Among companies in the S&P 500, those generating more than half their revenue abroad beat those doing business solely in the U.S. by 30 percentage points in 2009 through Nov. 17, according to data compiled by Bespoke Investment Group LLC, a Harrison, New York-based research firm. The stock measure has risen 61 percent since March 9.
Weakness in the U.S. currency will continue next year even after the Federal Reserve boosts interest rates, a move Chairman Ben S. Bernanke says is an “extended period” of time away, according to the top forecasters in Bloomberg’s ranking of 46 firms last month. Standard Chartered Plc, Aletti Gestielle SGR, HSBC Holdings Plc and Scotia Capital Inc. say the dollar will depreciate as much as 7.1 percent versus the euro.
Central Banks
Odds of a Fed increase don’t exceed 50 percent until September, according to trading in Fed funds futures contracts. The central bank cut its target rate for overnight loans between banks to as low as zero, a record, in December.
“Over the next 12 months, and more likely over the next few years, the dollar should fall,” said David Kelly, who helps oversee $480 billion as chief market strategist for JPMorgan Funds in New York. “Large-cap companies do have more exposure to the rest of the world, so they should benefit.”
Record foreclosures, frozen credit markets and $1.72 billion in bank losses and writedowns from the collapse of the subprime-mortgage market prompted government rescue plans that have accelerated the dollar’s retreat.
Policy makers say they want to end the dollar’s plunge. European Central Bank President Jean-Claude Trichet has argued for a strong dollar, calling it “extremely important” last month. Bernanke said during a Nov. 16 speech in New York that the Fed is “attentive” to changes in the currency’s value and “will help ensure that the dollar is strong.”
Amassing Reserves
To keep their currencies from appreciating too fast, governments in developing nations have amassed record foreign- exchange reserves as their central banks bought dollars. Brazil imposed a tax on foreign investments in October to end a rally that’s driven the real up 34 percent against the dollar in 2009.
International sales haven’t guaranteed stock gains. Chicago-based Boeing Co., which gets 39 percent of revenue abroad, cut its full-year profit forecast on Oct. 21 following $3.5 billion in charges for the delayed 787 Dreamliner and 747-8 jumbo jet programs. Its shares lost 2.6 percent since Sept. 30.

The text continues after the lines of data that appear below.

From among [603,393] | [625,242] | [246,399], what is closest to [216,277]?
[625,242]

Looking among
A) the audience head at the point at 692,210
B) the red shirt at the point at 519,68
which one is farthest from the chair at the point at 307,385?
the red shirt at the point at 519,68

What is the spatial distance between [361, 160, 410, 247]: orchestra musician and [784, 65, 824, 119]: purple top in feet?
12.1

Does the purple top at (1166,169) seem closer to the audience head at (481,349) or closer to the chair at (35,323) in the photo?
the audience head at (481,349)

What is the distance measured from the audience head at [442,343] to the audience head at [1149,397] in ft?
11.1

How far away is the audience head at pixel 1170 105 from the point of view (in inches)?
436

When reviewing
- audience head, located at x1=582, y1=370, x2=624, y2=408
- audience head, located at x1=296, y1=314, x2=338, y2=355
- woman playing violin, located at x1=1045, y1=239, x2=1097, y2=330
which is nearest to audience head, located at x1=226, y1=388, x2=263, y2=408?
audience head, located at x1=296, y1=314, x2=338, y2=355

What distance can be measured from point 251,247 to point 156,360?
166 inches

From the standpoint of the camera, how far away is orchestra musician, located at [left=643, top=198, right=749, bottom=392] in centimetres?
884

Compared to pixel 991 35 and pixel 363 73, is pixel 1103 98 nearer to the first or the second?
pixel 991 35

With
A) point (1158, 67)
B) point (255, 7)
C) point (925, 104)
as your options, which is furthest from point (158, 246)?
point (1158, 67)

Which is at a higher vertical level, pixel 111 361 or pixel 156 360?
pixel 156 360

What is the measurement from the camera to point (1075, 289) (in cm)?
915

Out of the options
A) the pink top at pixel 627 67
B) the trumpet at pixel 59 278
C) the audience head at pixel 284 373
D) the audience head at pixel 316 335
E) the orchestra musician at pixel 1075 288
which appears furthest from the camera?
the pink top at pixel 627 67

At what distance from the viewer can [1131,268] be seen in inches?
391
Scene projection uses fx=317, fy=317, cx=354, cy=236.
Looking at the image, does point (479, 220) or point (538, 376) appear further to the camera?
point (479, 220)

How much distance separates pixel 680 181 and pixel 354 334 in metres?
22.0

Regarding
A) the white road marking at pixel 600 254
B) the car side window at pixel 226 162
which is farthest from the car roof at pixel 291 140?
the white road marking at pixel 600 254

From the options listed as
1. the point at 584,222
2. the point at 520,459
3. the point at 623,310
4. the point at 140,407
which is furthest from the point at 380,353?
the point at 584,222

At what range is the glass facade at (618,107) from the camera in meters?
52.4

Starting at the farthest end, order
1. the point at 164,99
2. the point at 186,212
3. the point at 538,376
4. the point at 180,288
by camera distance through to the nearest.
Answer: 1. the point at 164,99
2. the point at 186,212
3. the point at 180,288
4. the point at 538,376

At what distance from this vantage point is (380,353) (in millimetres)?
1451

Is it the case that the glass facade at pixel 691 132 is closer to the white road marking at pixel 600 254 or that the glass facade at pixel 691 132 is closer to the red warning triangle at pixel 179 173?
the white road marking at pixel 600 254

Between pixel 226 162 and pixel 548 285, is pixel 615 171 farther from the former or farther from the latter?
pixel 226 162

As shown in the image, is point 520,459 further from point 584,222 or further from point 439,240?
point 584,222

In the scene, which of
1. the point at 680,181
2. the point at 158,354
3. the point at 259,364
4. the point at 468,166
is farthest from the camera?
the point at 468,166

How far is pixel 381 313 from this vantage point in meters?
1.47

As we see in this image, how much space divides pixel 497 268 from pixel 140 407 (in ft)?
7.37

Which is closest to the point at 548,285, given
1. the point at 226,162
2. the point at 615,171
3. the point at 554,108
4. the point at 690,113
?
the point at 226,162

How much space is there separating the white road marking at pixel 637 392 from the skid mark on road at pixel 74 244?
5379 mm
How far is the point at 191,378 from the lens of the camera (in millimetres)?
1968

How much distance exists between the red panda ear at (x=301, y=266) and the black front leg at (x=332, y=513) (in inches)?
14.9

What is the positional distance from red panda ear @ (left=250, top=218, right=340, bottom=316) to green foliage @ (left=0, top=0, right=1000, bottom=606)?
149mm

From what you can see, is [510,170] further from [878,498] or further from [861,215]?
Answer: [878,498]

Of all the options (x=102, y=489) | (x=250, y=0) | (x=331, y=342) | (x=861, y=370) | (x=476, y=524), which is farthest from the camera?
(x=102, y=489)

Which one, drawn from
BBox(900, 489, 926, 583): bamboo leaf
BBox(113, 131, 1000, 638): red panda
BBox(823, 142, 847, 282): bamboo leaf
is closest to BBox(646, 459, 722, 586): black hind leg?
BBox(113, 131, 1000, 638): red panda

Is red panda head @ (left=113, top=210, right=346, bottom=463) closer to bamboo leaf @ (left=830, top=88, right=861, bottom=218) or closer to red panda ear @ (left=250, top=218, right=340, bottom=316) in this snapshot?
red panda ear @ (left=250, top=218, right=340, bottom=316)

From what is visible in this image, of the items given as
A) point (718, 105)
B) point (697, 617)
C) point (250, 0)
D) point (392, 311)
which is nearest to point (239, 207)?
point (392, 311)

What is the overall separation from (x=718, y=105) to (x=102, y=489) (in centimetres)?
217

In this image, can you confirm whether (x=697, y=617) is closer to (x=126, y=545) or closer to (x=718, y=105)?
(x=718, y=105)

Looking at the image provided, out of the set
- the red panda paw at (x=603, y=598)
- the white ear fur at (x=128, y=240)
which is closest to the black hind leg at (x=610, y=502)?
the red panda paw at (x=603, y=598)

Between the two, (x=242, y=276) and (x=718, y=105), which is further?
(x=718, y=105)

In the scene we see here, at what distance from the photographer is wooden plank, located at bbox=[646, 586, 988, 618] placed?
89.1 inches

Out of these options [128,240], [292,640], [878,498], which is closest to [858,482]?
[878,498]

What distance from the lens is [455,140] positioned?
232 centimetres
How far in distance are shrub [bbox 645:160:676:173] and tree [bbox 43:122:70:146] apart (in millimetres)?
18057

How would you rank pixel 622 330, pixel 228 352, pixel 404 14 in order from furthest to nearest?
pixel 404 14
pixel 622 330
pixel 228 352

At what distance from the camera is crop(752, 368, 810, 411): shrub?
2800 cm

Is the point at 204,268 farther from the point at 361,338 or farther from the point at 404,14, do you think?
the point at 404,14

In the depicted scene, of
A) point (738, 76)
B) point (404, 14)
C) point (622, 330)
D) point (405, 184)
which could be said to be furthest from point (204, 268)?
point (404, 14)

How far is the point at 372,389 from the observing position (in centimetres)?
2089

Emerging markets remain a draw for corporations. The U.S. unemployment rate is 10.2 percent, the highest level since 1983, and Americans cut spending for the first time in five months in September, according to the Commerce Department.
U.S. GDP
The median of 63 economist estimates compiled by Bloomberg show that the U.S. may expand 2.6 percent in 2010, after increasing at a 3.5 percent rate in the third quarter of 2009 following a year of contraction. Brazil, Latin America’s biggest economy, will grow 3.8 percent in 2010 and China, the most- populous nation, will gain 9.5 percent, according to the median forecasts.
“Large companies are in the sweet spot,” said Michael Obuchowski, chief investment officer of First Empire Asset Management Inc. in Hauppauge, New York, which oversees about $3.3 billion. “When the consumer is still slowly recovering, being able to boost the exports really helps the manufacturing part of the economy, the exporting part of the economy.”